The accession number for the raw DEER spectroscopy data reported in this paper is Mendeley Data: (https://doi.org/10.17632/xnv5k5vb85.1).

Supplementary Material

2

Figure S1. Characterization of Minimal Cysteine and Spin-labeled AT1R Constructs. Related to Figure 1, Table S1, and Table S2.

(A) PathHunter β-arrestin endocytosis assay with wild-type (log EC50 = −8.37 ± 0.06) and minimal cysteine AT1R (log EC50 = −7.57 ± 0.09). Data are normalized to the maximum AngII-stimulated signal, and error bars represent the standard error of the mean from three independent experiments.
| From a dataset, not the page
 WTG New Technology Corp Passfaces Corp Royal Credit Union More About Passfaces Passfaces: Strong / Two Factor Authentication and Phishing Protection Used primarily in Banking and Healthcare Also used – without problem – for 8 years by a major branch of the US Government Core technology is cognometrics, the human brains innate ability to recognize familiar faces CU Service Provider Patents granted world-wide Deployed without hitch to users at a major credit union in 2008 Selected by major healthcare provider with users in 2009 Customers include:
(B and C) Competition [3H]-olmesartan radioligand binding with purified wild-type and minimal cysteine AT1R captured on GF/B filters. (B) AngII competition binding curves. (C) Log Ki values for the biased ligand panel show the minimal cysteine AT1R mutations affect the binding of all ligands proportionally. The solid line is a linear regression of the data, and the dashed line is the line of unity. Error bars represent the standard error of the mean of three independent experiments. Log Ki values are tabulated in Table S1.

(D and E) Representative purifications of two spin-labeled AT1R constructs, (C) 139V1 311V1 (ICL2-H8) and (D) 55V1 236V1 (TM1-TM6). Coomassie-stained gels showing receptor purity at each step and size exclusion chromatography traces are shown. The broad migration of purified AT1R is due to its three N-linked glycosylation sites.

(F) Competition [3H]-olmesartan radioligand binding (scintillation proximity assay) with the ten purified, spin-labeled AT1R constructs used for DEER measurements. Error bars represent the standard error of the mean of at least three independent experiments. Log IC50 values are provided in Table S2.

3

Figure S2. DEER Data. Related to Figure 2.

Complete panel of dipolar evolutions for all spin label pairs and ligand conditions. The raw (background corrected) data are shown in gray underneath the colored best fit lines (model-free fit smoothness parameter was 3 for all fits except for ICL2-TM5, where 1 was chosen to account for all features in the dipolar evolution).

4

Figure S3. DEER Data Analysis. Related to Figure 2 and Figure 3.

Distance distributions for the complete panel of spin label pairs and ligand conditions, calculated from the model-free fits of DEER data shown in Figure S2

5

Figure S4. Conformational Heterogeneity of the AT1R based on MD simulations. Related to Figure 2.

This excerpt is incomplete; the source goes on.